I'm finding the restrictions of handlebar templates in Ember.js to be absolutely crippling. You can't execute arbitrary javascript. All you get is a fixed set of abilities (if/else, each, action, view, outlet) and the ability to output the value of a property on the current context object.
Which means I cannot figure out how to do something as simple as utilizing a loop counter in order to, for example, slap positional IDs on an html element inside a loop based on it's position in the collection I'm iterating on.
It doesn't make sense to add it as a computed property on the model, because that's not model-level knowledge (the same model could be in two different positions in different views).
FYI-Using Ember-1.0-pre, Ember-Data, and Rails with ActiveModel::Serializers on PostgreSQL.
With handlebars.js (v. 1.0.rc1) I could do this:
I'd recommend writing a handlebars helper, in which you can execute arbitrary javascript.

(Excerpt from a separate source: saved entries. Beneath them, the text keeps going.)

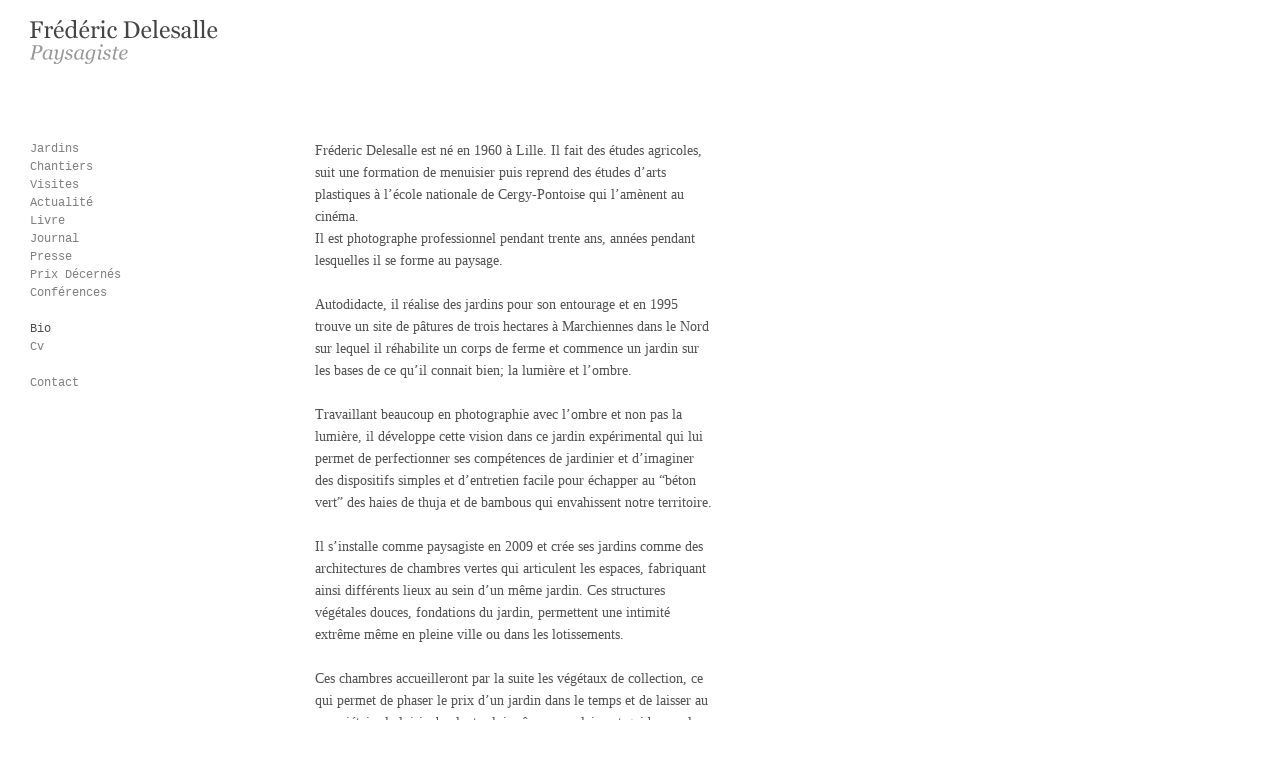

--- FILE ---
content_type: text/html; charset=utf-8
request_url: https://www.fredericdelesalle.com/site/bio
body_size: 2956
content:
<!DOCTYPE html>
<html prefix="og: http://ogp.me/ns#">
<head>
  <meta http-equiv="Content-Type" content="text/html; charset=utf-8"/>

  <title>Frederic Delesalle | Bio</title>
  <meta property="og:title" content="Frederic Delesalle | Bio" />
<meta property="og:type" content="website" />
<meta property="og:url" content="https://www.fredericdelesalle.com/site/bio" />


<script type="application/ld+json">
{
  "@context": "http://schema.org",
  "@type": "Organization",
  "url": "https://www.fredericdelesalle.com/site/bio",
  "logo": "//userfiles.viewbook.com/984289/logo/1425056406031.png"
}
</script>
    <meta name="description" content="" />
    <meta name="keywords" content="" />
  <meta name="google-site-verification" content="SmyGSg4R6CbsQU2QZHgh-iHySjkEF3X1QAe-ymv-tFI" />

  <!--[if lt IE 9]>
   <script src="//cdnjs.cloudflare.com/ajax/libs/es5-shim/4.0.3/es5-shim.min.js"></script>
  <![endif]-->
  <script type="text/javascript">
    var livePage = true;
  </script>

   <link rel="stylesheet" type="text/css" href="//fonts.googleapis.com/css?family=Arvo:400,700,400italic,700italic:latin|Gentium+Book+Basic:400,400italic,700,700italic:latin|Lato:400,700,400italic,700italic:latin|Merriweather:300italic,300,700,700italic:latin|Old+Standard+TT:400,400italic,700:latin|Open+Sans:300italic,600italic,300,600:latin|PT+Serif:400,700,400italic,700italic:latin|Roboto:700italic,300,700,300italic:latin|Source+Sans+Pro:400,700,400italic,700italic:latin|Vollkorn:400italic,700italic,400,700:latin">
  
        <link rel="stylesheet" media="screen" href="/assets/sites/site-classic-public-a1bfb1cc038732ea72e63854fd469217a25c56ef100f67b94bf6b965b71f70f2.css" />

  <style>
    body{
  background-color: #ffffff;
  background-image: none;
  background-repeat: no-repeat;
  background-position: 0% 0%;
  background-size: auto;
  background-attachment: scroll;
}
#vb_page, #vb_page a{
  color: #545354;
}
#vb_page #vb_title h1{
  color: #555555;
}
#vb_page #vb_menu a{
  color: #808080;
}
#vb_page #vb_menu li a.active{
  color: #4d4d4d;
}
#vb_page{
  font-family: Georgia;
}
#vb_title{
  font-family: "Lucida Grande","Lucida Sans Unicode","Arial";
}
#vb_menu{
  font-family: Courier New;
}

  </style>
  

</head>
<body id="body" class="page-body">
 
  <div id="vb_page" class="/*background_cover:*/ background_cover_no /*background_position:*/ background_position_center /*font_size:*/ font_size_3 /*left_margin:*/ left_margin_no /*logo_retina:*/ logo_retina_yes /*logo_visibility:*/ logo_visibility_no /*menu_font_size:*/ menu_font_size_2 /*menu_position:*/ menu_position_left /*page_align:*/ page_align_yes /*page_fixed_header:*/ page_fixed_header_no /*page_full_width:*/ page_full_width_yes /*page_scaling:*/ page_scaling_yes /*page_scaling_top:*/ page_scaling_top_yes /*text_full_width:*/ text_full_width_no /*theme:*/ theme_viewbook_pro /*thumbnails_hide_name:*/ thumbnails_hide_name_no /*thumbnails_size:*/ thumbnails_size_small /*title_font_size:*/ title_font_size_7 /*title_visibility:*/ title_visibility_no /*top_margin:*/ top_margin_no logo content_type_text"  data-env="production">
      

  <!-- TITLE -->
<div id="vb_title">
</div>


  <!-- LOGO -->
<div id="vb_logo">
        <a href="/site/frederic-delesalle-paysagiste"><img src="//userfiles.viewbook.com/984289/logo/1425056406031.png" alt="" /></a>
</div>


  <!-- MENU -->

<ul id="vb_menu"><li><a  href="/site/jardins" >Jardins</a></li><li><a  href="/site/chantiers" >Chantiers</a></li><li><a  href="/site/visites" >Visites</a></li><li><a  href="/site/actualite" >Actualité</a></li><li><a  href="/site/livre" >Livre</a></li><li><a  href="/site/journal" >Journal</a></li><li><a  href="/site/presse" >Presse</a></li><li><a  href="/site/prix-decernes" >Prix Décernés</a></li><li><a  href="/site/conferences" >Conférences</a></li><li>&nbsp;</li><li><a class='active' href="/site/bio" >Bio</a></li><li><a  href="/site/cv" >Cv</a></li><li>&nbsp;</li><li><a  href="/site/contact" >Contact</a></li></ul>


  <!-- SIDE -->
<div id="vb_info_container">
  <!-- SIDE_TEXT_TITLE -->
    <h2>&nbsp;</h2>
  <!-- SIDE_TEXT -->
  <div id="vb_info_content">
    
  </div>
</div>


  <!-- BODY_TEXT -->
  <div class="main_content">

    <!-- TEXT CONTENT -->
    <div id="vb_text_content">
          Fréderic Delesalle est né en 1960 à Lille. Il fait des études agricoles, suit une formation de menuisier puis reprend des études d’arts plastiques à l’école nationale de Cergy-Pontoise qui l’amènent au cinéma.<br>Il est photographe professionnel pendant trente ans, années pendant lesquelles il se forme au paysage. <br><br>Autodidacte, il réalise des jardins pour son entourage et en 1995 trouve un site de pâtures de trois hectares à Marchiennes dans le Nord sur lequel il réhabilite un corps de ferme et commence un jardin sur les bases de ce qu’il connait bien; la lumière et l’ombre. <br><br>Travaillant beaucoup en photographie avec l’ombre et non pas la lumière, il développe cette vision dans ce jardin expérimental qui lui permet de perfectionner ses compétences de jardinier et d’imaginer des dispositifs simples et d’entretien facile pour échapper au “béton vert” des haies de thuja et de bambous qui envahissent notre territoire.<br><br>Il s’installe comme paysagiste en 2009  et crée ses jardins comme des architectures de chambres vertes qui articulent les espaces, fabriquant ainsi différents lieux au sein d’un même jardin. Ces structures végétales douces, fondations du jardin, permettent une intimité extrême même en pleine ville ou dans les lotissements.<br><br>Ces chambres accueilleront par la suite les végétaux de collection, ce qui permet de phaser le prix d’un jardin dans le temps et de laisser au propriétaire le loisir de planter lui même en se laissant guider par le plan et la structure des chambres. <br><br>Cette tradition flamande du jardin s’est hybridée avec le raffinement des jardins japonais et l’attachement qu’ils apportent au végétal et au site.<br>
    </div>

    <!-- FOOTER -->
<div class="push">&nbsp;</div>

<div id="vb_footer" class="">
  <span class='vb_footer_text'></span>
</div>


  </div>

  </div>



  <!--[if lt IE 9]>
    <script src="//ajax.googleapis.com/ajax/libs/jquery/1.8.3/jquery.min.js"  type="text/javascript"></script>
    <script src="/sites/javascripts/polyfills/jquery.backgroundSize.js" type="text/javascript"></script>
  <![endif]-->
  
    <!-- Global Site Tag (gtag.js) - Google Analytics -->
    <script async src="https://www.googletagmanager.com/gtag/js?id=UA-1131586-15"></script>
    <script>
      window.dataLayer = window.dataLayer || [];
      function gtag(){dataLayer.push(arguments);}
      gtag('js', new Date());
      gtag('config', 'UA-1131586-15', { 'anonymize_ip': true });
    </script>
  
  <script id="user-info" type="text/json">
    {"web_page_id":662265,"user_id":984289,"username":"delesallepaysage","album_id":null}
  </script>
</body>
</html>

See http://handlebarsjs.com for some examples.
Alternatively, you could include the positional IDs on your child views (not your models).
Turns out providing a loop counter is the exact subject of the final example on this page:
http://handlebarsjs.com/block_helpers.html
(Dan G already pointed out the "writing a helper" solution in his answer, but since there's already a published example, I wanted to create a fresh answer to make the link more prominent.)